Para peramal mengartikan bahwa akan lahir seorang bayi laki-laki keturunan Bani Israil yang
akan membinasakan penduduk Mesir. Firaun sangat ketakutan dan memerintahkan untuk
membunuh bayi laki-laki keturunan Bani Israil yang lahir.
Musa lahir bertepatan dengan pembunuhan massal tersebut. Ibunya mencari tempat jauh
yang aman dari jangkauan tentara Raja zalim tersebut. Ibu Musa menyusui dan
meletakkannya di dalam sebuah peti dan di taruh di sungai.

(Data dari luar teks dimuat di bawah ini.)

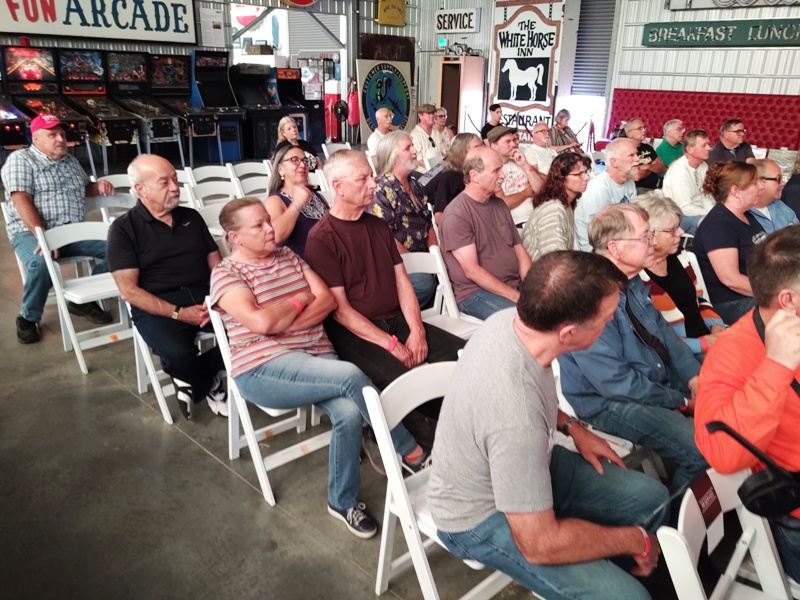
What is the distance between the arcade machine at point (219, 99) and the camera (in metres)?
9.68

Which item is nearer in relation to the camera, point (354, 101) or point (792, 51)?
point (792, 51)

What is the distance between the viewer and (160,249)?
9.27 ft

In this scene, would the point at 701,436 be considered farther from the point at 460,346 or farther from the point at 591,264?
the point at 460,346

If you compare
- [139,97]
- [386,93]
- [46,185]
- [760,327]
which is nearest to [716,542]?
[760,327]

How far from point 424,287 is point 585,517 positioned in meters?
1.91

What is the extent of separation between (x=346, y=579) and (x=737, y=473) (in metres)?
1.23

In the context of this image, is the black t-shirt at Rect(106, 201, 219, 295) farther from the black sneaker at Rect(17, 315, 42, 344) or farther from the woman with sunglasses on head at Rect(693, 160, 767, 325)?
the woman with sunglasses on head at Rect(693, 160, 767, 325)

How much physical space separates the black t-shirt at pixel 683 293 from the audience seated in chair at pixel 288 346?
1.37m

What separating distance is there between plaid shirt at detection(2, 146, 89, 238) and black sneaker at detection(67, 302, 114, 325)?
58cm

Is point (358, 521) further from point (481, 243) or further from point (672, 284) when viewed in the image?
point (672, 284)

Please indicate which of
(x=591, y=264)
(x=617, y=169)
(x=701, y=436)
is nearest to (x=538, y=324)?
(x=591, y=264)

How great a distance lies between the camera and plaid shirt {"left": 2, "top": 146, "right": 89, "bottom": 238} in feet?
11.7

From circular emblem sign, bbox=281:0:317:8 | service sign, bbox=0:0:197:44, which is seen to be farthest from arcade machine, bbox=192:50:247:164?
circular emblem sign, bbox=281:0:317:8

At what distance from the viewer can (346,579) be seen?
1970 mm
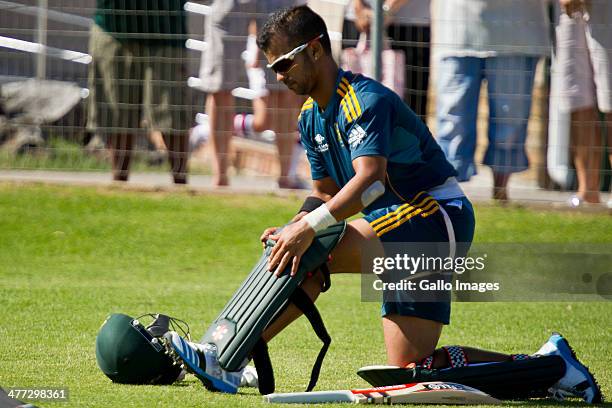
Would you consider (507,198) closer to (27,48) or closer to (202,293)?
(202,293)

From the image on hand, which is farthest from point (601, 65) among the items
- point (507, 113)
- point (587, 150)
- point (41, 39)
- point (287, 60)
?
point (287, 60)

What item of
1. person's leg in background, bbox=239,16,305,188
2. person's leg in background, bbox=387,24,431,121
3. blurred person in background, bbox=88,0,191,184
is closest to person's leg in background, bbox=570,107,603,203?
person's leg in background, bbox=387,24,431,121

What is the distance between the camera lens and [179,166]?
11945 millimetres

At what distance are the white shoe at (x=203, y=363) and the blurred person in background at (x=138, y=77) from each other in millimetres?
6556

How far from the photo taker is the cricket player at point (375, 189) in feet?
17.2

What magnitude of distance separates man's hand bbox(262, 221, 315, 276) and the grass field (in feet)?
1.99

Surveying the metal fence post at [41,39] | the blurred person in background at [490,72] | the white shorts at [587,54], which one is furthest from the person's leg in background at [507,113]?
the metal fence post at [41,39]

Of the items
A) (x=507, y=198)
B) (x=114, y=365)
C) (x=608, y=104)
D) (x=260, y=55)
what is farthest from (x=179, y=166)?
(x=114, y=365)

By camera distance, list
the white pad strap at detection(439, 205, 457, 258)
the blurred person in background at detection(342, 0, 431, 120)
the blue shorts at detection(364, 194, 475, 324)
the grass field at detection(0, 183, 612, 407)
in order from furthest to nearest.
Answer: the blurred person in background at detection(342, 0, 431, 120), the grass field at detection(0, 183, 612, 407), the white pad strap at detection(439, 205, 457, 258), the blue shorts at detection(364, 194, 475, 324)

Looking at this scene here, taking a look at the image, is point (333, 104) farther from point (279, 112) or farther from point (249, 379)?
point (279, 112)

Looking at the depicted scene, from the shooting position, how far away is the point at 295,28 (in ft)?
17.9

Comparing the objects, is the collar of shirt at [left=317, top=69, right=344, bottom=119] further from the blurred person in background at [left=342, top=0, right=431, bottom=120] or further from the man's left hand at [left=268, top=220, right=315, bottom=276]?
the blurred person in background at [left=342, top=0, right=431, bottom=120]

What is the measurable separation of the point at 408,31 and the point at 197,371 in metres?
6.64

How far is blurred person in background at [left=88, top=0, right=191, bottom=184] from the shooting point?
11844 millimetres
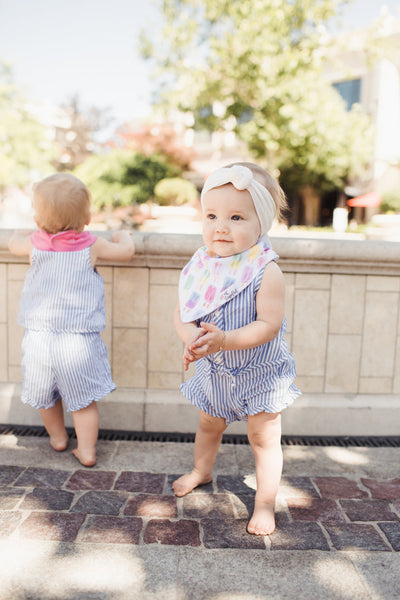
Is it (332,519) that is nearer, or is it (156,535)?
(156,535)

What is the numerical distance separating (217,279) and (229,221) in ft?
0.80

Suatu hari, ibunya lupa menarik peti dan membuat Musa terbawa arus sungai. Peti tersebut
terbawa hingga istana dan ditemukan oleh Asiyah, istri Firaun. Asiyah yang mandul ingin
merawat bayi malang tersebut dan membawa bayi Musa ke hadapan Firaun.

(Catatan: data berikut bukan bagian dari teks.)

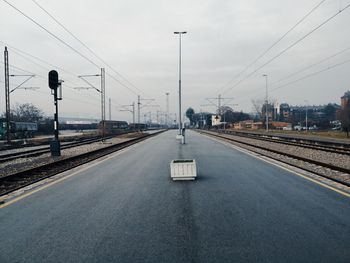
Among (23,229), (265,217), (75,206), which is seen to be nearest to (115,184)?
(75,206)

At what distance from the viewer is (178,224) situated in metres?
5.24

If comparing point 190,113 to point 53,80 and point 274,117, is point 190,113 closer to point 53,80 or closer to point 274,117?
point 274,117

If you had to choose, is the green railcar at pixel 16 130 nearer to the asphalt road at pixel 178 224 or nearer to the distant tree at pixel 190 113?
the asphalt road at pixel 178 224

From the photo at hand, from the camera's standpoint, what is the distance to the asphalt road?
406cm

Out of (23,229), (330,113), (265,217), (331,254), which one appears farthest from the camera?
(330,113)

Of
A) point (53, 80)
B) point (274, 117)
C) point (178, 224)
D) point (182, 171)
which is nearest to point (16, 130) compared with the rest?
point (53, 80)

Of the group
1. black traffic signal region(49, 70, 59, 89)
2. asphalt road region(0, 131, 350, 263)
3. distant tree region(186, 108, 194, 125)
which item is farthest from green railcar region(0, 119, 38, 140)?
distant tree region(186, 108, 194, 125)

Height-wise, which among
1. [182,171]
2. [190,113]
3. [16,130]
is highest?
[190,113]

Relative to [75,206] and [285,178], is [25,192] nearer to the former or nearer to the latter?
[75,206]

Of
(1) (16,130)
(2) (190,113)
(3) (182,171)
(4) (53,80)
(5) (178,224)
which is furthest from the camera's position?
(2) (190,113)

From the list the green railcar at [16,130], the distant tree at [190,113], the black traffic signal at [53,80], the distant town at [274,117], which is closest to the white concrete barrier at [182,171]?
the black traffic signal at [53,80]

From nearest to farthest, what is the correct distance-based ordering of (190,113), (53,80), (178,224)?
(178,224), (53,80), (190,113)

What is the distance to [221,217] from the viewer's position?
222 inches

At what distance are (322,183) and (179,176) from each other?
164 inches
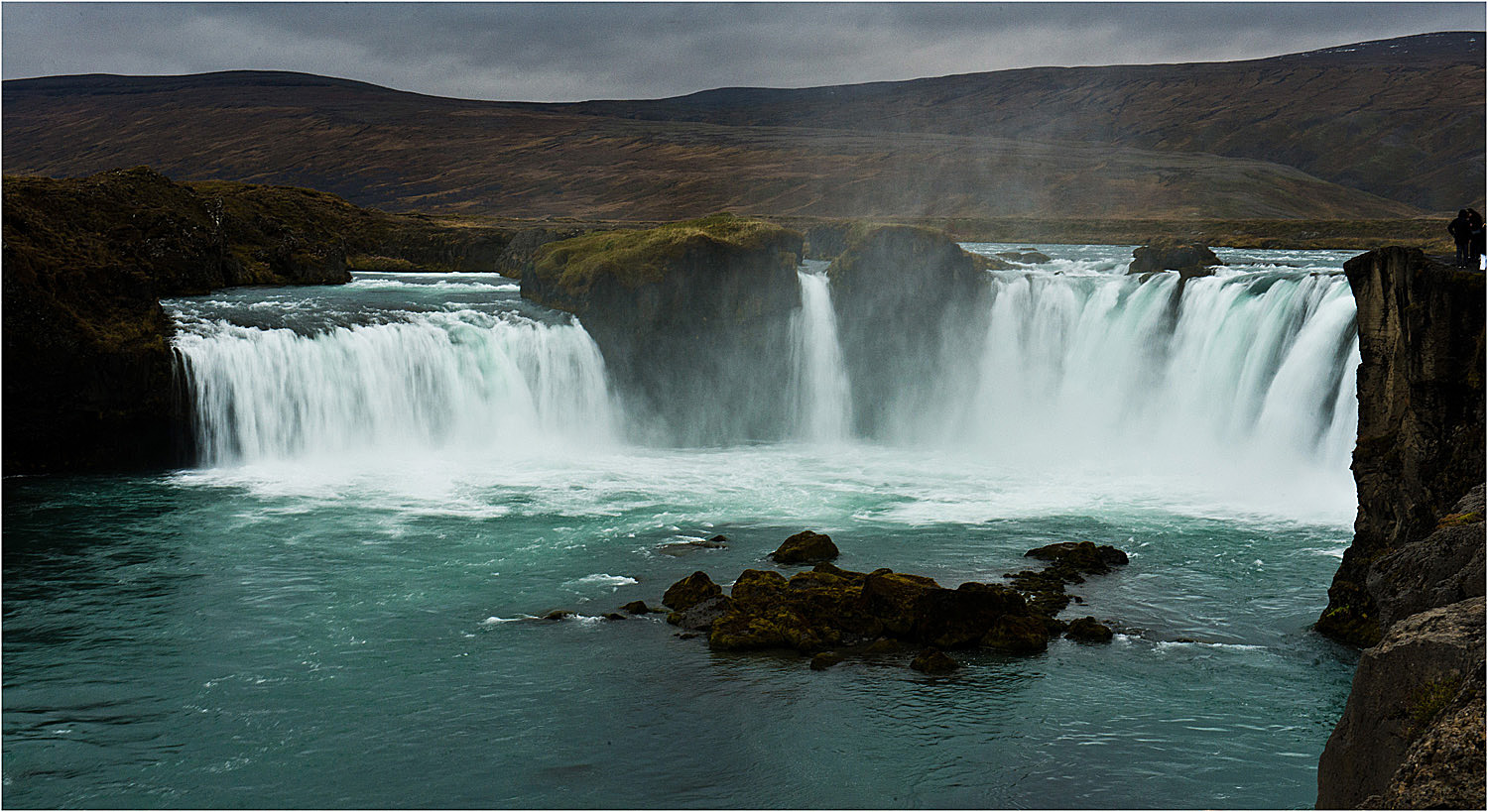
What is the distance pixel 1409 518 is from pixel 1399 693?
32.2ft

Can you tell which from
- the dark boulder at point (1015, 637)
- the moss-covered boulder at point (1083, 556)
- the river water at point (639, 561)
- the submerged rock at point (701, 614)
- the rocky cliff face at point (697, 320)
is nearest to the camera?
the river water at point (639, 561)

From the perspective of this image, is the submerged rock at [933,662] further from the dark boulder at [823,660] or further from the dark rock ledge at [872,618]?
the dark boulder at [823,660]

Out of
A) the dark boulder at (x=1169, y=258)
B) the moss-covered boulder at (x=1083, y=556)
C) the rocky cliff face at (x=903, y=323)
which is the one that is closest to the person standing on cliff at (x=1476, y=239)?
the moss-covered boulder at (x=1083, y=556)

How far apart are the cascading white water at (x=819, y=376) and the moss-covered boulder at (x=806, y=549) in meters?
17.0

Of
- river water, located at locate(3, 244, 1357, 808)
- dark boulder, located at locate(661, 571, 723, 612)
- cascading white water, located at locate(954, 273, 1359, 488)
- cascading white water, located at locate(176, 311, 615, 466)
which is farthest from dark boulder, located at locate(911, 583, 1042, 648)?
cascading white water, located at locate(176, 311, 615, 466)

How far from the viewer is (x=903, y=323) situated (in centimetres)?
3888

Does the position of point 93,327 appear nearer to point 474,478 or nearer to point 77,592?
point 474,478

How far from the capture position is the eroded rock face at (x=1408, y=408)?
15531mm

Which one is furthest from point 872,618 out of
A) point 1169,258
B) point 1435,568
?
point 1169,258

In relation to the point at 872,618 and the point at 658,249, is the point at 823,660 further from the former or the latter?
the point at 658,249

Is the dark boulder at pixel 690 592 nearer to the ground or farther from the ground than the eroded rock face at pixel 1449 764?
nearer to the ground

Asiyah menghadirkan beberapa ibu susu untuk Musa. Namun, bayi Musa menolak
semuanya. Hingga suatu ketika, ibu kandung Musa mengetahui berita tersebut. Ia segera ke
istana dan menyusui bayi Musa.
Nabi Musa tumbuh menjadi pria yang sangat baik. Selama bertahun-tahun, ia beserta
pengikutnya bersabar dalam menghadapi kekejaman Firaun. Pada puncaknya, Firaun
mengakui dirinya sebagai tuhan. Atas seizing Allah, Nabi Musa dan pengikutnya pergi dari
Mesir untuk menuju Syam. Mendengar kabar kepergian Musa, Raja Firaun murka dan
bersama tentarantya mengejar Nabi Musa.
Saat Firaun dan bala tentaranya hampir menyusul rombongan Nabi Musa, perjalanan
mereka terhambat lautan yang luas. Turunlah wahyu Allah SWT kepada Nabi Musa AS yang
berbunyi sebagai berikut;
“Pukullah lautan itu dengan tongkatmu” Maka terbelahlah lautan itu dan tiap-tiap belahan
adalah seperti gunung yang besar” (QS:Asy-Syu’ara Ayat: 63).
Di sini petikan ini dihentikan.